The world's one remaining superpower is not even a triple-A nation anymore?

Two days ago the New York Times ran an article on the front page of their business section in which they essentially pooh-poohed the importance of such a downgrade, likening it to a typical corporate downgrade from AAA to AA. They quoted one executive as saying it was "like going from a Rolls Royce to a Mercedes." Put in those terms, of course, it doesn't sound so bad. After all, Rolls Royces represent the kind of conspicuous consumption we're all taught is in bad taste. And who wouldn't be happy to drive a Mercedes?

But that analogy is ridiculous. Having the debt of this country downgraded has nothing to do with flashiness and everything to do with fiscal responsibility. No CEO in his right mind would borrow forty cents of every dollar he spent, with no plan to ever change that ratio. But that's what Congress and this President (and, to a slightly lesser extent, the previous President) have done. The basic problem is, a politician's main job is to get reelected, so he has no incentive to think more than two, or four, or six years in the future.

Certainly few people in the federal government right now seem to be thinking about the long term.

It's hard not to wonder if we haven't just taken the first step on the road to junk bond status, and by implication, junk nation status.

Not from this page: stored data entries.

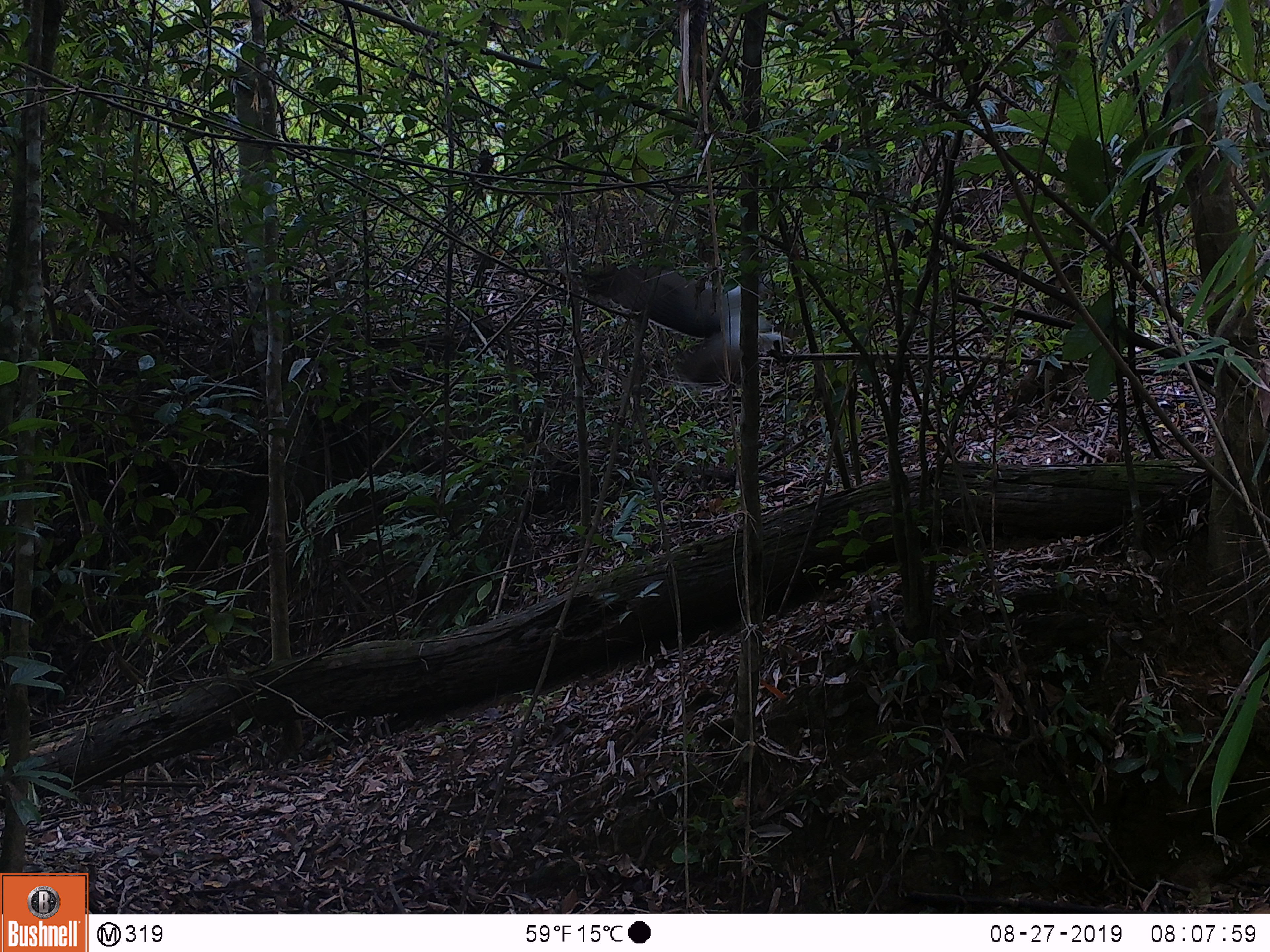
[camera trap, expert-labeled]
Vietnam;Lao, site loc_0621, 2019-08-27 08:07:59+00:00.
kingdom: Animalia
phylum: Chordata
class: Aves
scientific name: Aves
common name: bird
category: unidentified bird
Unidentified bird (bird) (Aves). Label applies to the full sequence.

But hey -- that might  not be so bad. It's just a little like going from a Mercedes to a Corolla. And, really, Mercedes are so nouveau riche and flashy. Corollas are for people with good values.

2 comments:

Anonymous said...

The single best way to restore national fiscal and economic status would be establish a "Corolla" health care system - competitively priced, affordable to all, reliable, and does the job for all the family. Right now everyone wants a Humvee - and someone else to pay for it.

G

John Craig said...

That would certainly be a great start.